**TASK REQUIREMENTS**
Could you copy, word for word, the lines of the data below, from the line that contains "Is the uniform" up to and including the final line of the data?

___

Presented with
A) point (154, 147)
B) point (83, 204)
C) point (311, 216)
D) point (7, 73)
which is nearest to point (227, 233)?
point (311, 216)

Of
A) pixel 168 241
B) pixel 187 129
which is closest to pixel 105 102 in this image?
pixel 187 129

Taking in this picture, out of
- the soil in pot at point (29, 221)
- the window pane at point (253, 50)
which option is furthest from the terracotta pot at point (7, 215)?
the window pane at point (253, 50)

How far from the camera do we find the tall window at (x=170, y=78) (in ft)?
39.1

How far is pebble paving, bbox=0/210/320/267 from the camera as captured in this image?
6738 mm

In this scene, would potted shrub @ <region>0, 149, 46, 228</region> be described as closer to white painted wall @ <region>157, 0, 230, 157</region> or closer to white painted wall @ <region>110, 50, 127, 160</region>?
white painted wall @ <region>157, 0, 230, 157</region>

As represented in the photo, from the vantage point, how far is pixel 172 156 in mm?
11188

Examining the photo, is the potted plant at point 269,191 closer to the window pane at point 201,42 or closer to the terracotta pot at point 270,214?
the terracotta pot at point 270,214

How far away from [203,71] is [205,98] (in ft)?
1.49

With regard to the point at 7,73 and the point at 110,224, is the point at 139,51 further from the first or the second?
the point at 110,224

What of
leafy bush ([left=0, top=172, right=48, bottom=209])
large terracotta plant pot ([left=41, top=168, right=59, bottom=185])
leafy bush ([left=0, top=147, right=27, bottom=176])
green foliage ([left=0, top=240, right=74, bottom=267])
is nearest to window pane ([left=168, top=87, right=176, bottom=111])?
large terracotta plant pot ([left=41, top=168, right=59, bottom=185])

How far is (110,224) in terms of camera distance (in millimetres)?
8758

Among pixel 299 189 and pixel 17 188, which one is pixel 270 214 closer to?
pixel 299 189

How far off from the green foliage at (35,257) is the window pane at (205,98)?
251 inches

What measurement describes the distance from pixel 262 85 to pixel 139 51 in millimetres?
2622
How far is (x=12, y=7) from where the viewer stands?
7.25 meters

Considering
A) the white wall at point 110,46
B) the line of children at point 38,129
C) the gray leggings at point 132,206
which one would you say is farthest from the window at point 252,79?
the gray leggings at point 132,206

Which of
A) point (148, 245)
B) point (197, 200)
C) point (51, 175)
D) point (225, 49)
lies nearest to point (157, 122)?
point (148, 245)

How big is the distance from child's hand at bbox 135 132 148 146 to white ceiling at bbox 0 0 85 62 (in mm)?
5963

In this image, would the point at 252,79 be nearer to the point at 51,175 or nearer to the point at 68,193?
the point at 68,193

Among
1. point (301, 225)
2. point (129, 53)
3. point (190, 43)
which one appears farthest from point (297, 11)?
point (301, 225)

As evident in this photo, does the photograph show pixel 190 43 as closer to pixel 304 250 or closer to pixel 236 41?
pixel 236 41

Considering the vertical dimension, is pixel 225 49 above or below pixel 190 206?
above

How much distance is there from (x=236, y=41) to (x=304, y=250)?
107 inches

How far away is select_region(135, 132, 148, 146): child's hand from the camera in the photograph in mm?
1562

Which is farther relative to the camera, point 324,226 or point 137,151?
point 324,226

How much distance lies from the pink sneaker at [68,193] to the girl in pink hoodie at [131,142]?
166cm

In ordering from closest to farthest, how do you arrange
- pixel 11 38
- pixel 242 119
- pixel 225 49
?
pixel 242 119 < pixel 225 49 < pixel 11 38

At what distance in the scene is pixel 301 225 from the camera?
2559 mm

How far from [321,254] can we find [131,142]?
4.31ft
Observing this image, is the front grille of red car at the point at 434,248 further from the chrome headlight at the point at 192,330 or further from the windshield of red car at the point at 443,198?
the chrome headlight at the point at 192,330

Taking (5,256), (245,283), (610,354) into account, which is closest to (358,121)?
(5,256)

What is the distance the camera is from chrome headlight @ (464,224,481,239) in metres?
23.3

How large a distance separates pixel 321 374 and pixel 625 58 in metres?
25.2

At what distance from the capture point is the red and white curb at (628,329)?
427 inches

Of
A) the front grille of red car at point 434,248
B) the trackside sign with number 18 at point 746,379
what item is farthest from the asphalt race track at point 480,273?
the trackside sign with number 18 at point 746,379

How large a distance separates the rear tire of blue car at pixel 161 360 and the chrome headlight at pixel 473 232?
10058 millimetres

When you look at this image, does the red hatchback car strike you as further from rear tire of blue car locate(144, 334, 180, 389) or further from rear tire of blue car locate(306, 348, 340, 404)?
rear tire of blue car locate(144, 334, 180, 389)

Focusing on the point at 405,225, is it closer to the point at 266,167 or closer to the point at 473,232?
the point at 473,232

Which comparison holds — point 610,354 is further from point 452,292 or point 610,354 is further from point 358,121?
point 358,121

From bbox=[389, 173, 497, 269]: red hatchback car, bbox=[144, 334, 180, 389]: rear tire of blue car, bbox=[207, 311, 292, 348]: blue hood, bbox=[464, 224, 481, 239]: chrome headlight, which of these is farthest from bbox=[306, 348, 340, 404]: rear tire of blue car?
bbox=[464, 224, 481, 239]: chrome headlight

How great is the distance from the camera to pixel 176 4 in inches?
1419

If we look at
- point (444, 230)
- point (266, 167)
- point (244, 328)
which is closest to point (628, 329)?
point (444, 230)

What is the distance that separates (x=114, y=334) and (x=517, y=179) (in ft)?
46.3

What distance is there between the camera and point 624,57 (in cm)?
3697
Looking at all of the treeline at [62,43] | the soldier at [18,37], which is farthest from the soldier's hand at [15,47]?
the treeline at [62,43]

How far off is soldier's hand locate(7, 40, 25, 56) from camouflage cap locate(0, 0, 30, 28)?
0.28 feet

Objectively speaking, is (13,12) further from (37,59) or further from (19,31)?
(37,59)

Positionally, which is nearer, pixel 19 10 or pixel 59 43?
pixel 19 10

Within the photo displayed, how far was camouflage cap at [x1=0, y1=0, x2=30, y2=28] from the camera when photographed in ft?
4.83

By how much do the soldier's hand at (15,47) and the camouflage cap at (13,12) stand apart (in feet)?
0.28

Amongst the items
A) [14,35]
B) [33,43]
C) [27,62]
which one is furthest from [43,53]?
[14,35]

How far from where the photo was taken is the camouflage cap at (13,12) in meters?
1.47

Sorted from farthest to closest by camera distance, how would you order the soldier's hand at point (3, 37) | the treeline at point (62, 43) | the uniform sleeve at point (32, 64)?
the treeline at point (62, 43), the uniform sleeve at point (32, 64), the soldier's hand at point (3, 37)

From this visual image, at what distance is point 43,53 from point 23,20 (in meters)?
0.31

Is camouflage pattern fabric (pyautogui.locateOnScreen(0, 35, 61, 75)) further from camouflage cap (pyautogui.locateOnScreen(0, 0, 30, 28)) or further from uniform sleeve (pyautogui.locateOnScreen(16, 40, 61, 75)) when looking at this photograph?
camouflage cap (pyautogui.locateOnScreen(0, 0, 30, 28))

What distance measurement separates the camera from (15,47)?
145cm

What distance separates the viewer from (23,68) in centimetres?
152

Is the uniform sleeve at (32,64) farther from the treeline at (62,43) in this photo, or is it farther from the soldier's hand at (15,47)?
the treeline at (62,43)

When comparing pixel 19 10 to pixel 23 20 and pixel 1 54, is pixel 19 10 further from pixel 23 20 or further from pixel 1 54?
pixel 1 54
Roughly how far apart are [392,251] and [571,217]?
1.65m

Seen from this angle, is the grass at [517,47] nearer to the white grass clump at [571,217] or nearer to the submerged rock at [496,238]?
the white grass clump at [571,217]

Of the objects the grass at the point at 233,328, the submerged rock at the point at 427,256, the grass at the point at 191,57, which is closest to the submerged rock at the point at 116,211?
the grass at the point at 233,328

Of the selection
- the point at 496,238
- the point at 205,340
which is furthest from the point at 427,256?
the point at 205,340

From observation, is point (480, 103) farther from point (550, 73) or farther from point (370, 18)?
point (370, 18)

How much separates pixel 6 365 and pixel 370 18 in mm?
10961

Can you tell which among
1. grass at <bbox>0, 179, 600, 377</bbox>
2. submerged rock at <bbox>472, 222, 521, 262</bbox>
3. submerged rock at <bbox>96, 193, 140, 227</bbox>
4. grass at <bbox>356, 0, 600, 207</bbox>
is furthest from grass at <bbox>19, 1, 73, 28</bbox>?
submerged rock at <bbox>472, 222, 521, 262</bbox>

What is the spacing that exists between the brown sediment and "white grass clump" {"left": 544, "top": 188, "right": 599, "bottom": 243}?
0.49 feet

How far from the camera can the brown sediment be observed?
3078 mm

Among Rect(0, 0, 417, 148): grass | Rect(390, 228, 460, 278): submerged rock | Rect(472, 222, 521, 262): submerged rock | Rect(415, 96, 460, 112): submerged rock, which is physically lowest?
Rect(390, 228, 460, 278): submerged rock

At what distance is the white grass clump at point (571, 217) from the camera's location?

___

**RESULT OF THE EXERCISE**
Is the uniform sleeve at (32,64) farther from the treeline at (62,43) in this photo, or is it farther from the soldier's hand at (15,47)?
the treeline at (62,43)

When comparing pixel 19 10 to pixel 23 20 and pixel 1 54, is pixel 19 10 further from pixel 23 20 or further from pixel 1 54?
pixel 1 54
Roughly how far apart are [392,251] and [571,217]?
1.65m

Seen from this angle, is the grass at [517,47] nearer to the white grass clump at [571,217] or nearer to the submerged rock at [496,238]?
the white grass clump at [571,217]

Of the objects the grass at the point at 233,328, the submerged rock at the point at 427,256, the grass at the point at 191,57, which is closest to the submerged rock at the point at 116,211?
the grass at the point at 233,328

Of the selection
- the point at 496,238
- the point at 205,340
which is furthest from the point at 427,256?
the point at 205,340

From observation, is point (480, 103) farther from point (550, 73) or farther from point (370, 18)?
point (370, 18)

How much separates pixel 6 365 and pixel 370 18 in mm?
10961

Can you tell which among
1. grass at <bbox>0, 179, 600, 377</bbox>
2. submerged rock at <bbox>472, 222, 521, 262</bbox>
3. submerged rock at <bbox>96, 193, 140, 227</bbox>
4. grass at <bbox>356, 0, 600, 207</bbox>
is furthest from grass at <bbox>19, 1, 73, 28</bbox>?
submerged rock at <bbox>472, 222, 521, 262</bbox>

What is the spacing that exists between the brown sediment and "white grass clump" {"left": 544, "top": 188, "right": 599, "bottom": 243}?
0.49 feet

How far from the camera can the brown sediment be observed?
3078 mm

Among Rect(0, 0, 417, 148): grass | Rect(390, 228, 460, 278): submerged rock | Rect(472, 222, 521, 262): submerged rock | Rect(415, 96, 460, 112): submerged rock, which is physically lowest?
Rect(390, 228, 460, 278): submerged rock

At what distance is the white grass clump at point (571, 217) from the camera's location?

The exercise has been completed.